Quelques citations de dirigeants de grandes entreprises

Keurig DPepper

« La bonne nouvelle, c’est que la force de nos marques a bien résisté face à la nouvelle tarification, avec des impacts d’élasticité modestes sur l’ensemble de notre portefeuille au cours du trimestre. »

Robert J. Gamgort, PDG

Callaway Golf

« Pour compenser la pression inflationniste, nous avons bien augmenté les prix cette année et, comme le consommateur avide de golf est à la fois aisé et passionné, il n’y a pas eu de repli perceptible. »

Oliver G. Brewer III, PDG

Southwest Airlines

« Dans le cas des voyageurs de loisirs, il y a un effet d’élasticité des prix qui fait que l’on ne peut pas aller beaucoup plus haut. »
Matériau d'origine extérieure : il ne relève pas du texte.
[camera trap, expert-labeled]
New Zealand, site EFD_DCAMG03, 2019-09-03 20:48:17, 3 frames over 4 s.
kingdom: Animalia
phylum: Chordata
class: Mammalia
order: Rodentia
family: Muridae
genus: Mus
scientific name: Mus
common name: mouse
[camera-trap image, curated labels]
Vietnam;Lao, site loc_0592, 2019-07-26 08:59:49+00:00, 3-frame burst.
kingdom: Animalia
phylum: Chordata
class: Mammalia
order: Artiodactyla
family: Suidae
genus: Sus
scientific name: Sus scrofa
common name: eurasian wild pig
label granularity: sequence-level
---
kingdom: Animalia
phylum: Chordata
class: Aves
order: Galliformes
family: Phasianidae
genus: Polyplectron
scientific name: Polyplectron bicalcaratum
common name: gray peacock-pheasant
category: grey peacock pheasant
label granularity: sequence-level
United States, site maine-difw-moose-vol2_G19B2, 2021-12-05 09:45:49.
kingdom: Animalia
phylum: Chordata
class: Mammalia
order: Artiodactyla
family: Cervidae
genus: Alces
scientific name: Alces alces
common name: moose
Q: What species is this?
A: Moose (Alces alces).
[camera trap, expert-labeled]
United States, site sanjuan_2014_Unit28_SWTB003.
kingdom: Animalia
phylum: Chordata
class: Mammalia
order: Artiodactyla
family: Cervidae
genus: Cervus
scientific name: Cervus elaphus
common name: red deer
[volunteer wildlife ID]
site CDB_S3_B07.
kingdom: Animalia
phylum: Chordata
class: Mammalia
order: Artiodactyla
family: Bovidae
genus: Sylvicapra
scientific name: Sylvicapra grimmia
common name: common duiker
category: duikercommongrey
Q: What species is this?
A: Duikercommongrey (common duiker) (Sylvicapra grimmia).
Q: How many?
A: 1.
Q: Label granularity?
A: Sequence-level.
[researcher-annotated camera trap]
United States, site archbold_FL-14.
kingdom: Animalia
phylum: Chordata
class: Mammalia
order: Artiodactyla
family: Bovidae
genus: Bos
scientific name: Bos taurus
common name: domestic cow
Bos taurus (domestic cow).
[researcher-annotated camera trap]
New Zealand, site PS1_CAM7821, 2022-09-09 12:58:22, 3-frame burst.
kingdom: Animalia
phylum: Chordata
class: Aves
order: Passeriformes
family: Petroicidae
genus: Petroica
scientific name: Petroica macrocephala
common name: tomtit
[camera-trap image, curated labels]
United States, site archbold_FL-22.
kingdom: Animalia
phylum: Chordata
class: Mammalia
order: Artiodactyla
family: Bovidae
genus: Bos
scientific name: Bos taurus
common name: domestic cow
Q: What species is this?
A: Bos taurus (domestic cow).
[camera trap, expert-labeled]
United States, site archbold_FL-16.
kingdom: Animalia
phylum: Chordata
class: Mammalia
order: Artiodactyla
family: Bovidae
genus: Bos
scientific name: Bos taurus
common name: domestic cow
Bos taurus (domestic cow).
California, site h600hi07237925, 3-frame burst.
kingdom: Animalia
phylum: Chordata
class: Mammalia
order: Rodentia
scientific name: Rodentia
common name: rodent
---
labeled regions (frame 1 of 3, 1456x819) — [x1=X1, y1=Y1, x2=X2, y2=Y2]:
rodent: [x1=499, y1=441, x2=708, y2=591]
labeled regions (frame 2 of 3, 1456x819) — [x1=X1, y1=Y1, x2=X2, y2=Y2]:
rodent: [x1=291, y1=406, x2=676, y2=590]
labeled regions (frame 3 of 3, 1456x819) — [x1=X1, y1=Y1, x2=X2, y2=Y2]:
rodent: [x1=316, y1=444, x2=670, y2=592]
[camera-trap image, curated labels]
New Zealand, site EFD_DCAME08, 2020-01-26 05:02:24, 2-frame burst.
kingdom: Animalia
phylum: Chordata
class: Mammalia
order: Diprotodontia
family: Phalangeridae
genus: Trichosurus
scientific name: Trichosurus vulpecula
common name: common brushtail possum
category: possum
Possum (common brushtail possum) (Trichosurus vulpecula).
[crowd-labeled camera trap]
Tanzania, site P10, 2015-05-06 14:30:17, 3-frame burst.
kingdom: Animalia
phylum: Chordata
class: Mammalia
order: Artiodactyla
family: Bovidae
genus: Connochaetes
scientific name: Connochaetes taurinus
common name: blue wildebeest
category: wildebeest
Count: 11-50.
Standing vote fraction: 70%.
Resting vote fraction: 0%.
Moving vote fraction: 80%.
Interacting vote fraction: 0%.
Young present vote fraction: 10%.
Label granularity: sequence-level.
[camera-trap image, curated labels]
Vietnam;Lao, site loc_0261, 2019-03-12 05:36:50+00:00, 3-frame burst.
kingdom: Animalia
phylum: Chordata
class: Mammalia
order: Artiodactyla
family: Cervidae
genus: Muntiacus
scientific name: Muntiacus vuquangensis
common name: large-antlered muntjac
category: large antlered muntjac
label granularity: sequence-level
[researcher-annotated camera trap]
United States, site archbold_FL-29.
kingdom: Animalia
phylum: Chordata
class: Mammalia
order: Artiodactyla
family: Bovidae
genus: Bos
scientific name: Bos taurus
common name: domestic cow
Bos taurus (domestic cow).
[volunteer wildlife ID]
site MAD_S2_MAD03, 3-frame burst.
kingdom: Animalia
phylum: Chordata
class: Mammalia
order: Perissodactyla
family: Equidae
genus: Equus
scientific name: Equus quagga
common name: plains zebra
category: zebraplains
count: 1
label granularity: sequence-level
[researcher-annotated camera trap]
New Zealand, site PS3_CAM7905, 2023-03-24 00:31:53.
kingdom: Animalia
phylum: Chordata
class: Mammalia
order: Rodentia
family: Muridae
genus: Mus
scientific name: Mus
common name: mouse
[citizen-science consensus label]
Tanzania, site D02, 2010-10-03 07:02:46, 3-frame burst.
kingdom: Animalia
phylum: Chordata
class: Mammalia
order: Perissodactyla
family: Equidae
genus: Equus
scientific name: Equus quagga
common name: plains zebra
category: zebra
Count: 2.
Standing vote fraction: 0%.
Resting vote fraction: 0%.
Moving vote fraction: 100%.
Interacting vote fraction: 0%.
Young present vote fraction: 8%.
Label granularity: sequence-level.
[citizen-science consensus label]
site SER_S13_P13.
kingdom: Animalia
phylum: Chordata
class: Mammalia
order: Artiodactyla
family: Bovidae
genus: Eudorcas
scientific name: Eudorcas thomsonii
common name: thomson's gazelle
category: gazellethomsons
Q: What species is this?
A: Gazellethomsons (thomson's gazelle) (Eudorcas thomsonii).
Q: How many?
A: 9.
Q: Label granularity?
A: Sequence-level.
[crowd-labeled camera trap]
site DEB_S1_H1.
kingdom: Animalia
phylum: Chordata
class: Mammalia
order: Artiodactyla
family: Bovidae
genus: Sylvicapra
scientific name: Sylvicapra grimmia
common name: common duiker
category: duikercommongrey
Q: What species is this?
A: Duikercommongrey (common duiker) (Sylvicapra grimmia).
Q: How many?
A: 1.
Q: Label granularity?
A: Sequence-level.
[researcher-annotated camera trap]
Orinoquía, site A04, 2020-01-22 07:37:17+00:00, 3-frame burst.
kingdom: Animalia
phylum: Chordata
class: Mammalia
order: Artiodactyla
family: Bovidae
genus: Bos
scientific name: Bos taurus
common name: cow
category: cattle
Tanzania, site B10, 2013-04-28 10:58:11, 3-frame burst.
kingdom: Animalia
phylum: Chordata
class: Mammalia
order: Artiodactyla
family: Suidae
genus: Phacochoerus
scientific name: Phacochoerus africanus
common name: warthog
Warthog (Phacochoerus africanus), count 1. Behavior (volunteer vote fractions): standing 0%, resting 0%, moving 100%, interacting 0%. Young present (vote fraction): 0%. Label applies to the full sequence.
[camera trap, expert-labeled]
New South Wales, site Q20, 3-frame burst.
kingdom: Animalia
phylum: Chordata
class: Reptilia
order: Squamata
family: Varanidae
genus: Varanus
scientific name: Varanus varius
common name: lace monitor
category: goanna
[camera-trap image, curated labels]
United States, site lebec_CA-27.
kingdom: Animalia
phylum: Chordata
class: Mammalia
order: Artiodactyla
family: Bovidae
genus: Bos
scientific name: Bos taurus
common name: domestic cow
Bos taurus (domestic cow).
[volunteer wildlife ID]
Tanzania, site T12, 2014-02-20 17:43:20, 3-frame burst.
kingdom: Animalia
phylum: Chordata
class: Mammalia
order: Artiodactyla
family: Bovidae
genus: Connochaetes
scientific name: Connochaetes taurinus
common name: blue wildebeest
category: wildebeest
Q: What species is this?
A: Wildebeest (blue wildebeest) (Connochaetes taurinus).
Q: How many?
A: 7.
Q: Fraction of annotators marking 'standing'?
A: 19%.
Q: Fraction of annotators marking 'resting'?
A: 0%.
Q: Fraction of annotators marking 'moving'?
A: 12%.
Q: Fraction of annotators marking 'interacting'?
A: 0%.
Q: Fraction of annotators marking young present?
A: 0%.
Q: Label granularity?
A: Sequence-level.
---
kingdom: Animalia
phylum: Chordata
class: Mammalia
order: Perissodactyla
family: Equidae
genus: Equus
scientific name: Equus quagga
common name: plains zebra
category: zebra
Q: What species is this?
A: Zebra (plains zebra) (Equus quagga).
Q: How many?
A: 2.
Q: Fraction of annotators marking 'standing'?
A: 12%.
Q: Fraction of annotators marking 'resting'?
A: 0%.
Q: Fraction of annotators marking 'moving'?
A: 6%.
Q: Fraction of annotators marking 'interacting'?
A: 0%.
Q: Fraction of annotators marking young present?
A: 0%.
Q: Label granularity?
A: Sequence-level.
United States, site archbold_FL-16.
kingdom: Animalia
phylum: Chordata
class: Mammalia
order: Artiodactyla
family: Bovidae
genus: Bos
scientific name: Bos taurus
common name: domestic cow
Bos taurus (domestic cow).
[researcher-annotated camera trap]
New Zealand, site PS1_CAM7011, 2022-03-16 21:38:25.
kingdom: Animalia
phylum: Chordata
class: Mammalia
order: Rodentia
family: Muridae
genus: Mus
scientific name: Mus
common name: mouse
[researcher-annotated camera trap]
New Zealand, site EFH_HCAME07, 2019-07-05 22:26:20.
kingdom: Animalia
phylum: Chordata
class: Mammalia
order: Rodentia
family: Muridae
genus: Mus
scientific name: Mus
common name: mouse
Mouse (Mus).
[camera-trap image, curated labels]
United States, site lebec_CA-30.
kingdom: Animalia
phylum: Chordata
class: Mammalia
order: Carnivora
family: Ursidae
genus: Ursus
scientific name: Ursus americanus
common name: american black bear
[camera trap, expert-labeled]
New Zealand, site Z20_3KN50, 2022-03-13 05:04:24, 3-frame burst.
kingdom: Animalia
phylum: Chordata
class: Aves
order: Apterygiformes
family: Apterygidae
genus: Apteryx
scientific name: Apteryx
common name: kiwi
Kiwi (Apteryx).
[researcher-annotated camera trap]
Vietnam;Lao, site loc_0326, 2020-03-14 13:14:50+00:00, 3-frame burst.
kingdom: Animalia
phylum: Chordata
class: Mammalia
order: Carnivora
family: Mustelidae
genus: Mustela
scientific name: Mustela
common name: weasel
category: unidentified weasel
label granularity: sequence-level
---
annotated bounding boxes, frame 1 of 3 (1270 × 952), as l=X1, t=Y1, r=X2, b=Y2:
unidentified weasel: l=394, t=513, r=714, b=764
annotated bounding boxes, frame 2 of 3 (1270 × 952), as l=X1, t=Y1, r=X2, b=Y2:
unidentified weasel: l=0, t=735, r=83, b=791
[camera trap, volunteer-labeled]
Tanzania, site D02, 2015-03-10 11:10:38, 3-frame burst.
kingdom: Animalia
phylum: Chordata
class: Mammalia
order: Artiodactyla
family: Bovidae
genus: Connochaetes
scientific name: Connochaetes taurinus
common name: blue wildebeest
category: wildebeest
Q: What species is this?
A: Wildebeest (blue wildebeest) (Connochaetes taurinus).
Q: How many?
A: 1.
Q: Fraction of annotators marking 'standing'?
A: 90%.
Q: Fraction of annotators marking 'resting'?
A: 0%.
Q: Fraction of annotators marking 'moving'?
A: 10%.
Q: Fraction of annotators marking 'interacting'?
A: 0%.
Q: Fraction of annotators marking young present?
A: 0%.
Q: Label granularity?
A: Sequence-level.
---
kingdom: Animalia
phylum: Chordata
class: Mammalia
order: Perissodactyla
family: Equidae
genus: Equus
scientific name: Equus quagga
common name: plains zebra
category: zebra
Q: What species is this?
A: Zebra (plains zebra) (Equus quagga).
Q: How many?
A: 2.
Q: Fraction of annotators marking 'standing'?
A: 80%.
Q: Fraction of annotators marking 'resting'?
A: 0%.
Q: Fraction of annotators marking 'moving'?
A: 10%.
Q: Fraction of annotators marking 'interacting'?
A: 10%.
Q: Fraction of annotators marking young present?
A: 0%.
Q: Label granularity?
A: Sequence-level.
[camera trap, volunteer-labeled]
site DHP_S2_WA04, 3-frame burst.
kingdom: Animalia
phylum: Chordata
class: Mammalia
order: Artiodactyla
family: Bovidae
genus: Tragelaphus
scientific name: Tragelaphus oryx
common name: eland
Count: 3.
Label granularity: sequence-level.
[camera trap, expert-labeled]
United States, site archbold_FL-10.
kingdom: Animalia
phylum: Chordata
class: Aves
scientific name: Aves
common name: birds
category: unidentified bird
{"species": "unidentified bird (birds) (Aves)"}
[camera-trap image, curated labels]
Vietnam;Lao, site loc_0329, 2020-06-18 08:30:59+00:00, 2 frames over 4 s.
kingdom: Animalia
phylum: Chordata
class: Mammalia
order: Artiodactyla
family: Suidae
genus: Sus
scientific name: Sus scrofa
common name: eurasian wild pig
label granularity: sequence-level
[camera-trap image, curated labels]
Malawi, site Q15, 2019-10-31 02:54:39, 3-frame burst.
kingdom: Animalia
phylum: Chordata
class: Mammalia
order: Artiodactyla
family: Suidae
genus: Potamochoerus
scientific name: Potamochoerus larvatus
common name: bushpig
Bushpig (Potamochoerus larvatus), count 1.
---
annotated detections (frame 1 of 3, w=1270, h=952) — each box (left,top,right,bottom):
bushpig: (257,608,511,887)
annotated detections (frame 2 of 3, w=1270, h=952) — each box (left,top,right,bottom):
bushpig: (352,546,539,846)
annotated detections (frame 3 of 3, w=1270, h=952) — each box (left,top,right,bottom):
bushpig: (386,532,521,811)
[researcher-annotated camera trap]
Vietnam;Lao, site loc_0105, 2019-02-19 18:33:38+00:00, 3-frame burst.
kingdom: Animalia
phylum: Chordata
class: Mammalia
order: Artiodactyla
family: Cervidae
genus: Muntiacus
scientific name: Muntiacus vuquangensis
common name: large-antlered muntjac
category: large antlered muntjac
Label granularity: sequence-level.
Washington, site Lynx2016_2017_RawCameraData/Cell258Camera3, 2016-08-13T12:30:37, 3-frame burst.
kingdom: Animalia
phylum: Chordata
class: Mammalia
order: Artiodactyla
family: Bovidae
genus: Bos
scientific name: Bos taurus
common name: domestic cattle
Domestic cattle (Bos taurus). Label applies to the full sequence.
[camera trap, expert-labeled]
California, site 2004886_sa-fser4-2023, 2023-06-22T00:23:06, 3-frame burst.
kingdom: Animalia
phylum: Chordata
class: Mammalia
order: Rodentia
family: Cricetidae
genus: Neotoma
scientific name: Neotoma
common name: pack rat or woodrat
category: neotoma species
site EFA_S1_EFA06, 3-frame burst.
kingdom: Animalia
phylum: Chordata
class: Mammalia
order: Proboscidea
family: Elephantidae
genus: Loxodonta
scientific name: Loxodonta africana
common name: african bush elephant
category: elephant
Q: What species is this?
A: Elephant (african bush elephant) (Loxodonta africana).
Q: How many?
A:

Andrew M. Watterson, chef du service commercial

Procter & Gamble

« Comme ils sont plus exposés à l’inflation de manière générale sur le marché, avec l’inflation la plus élevée depuis 40 ans, il serait naïf de supposer que le consommateur ne regarde pas ses sorties d’argent et ses dépenses, même dans nos catégories. »

Andre Schulten, directeur financier

Cet article a été initialement publié dans The New York Times.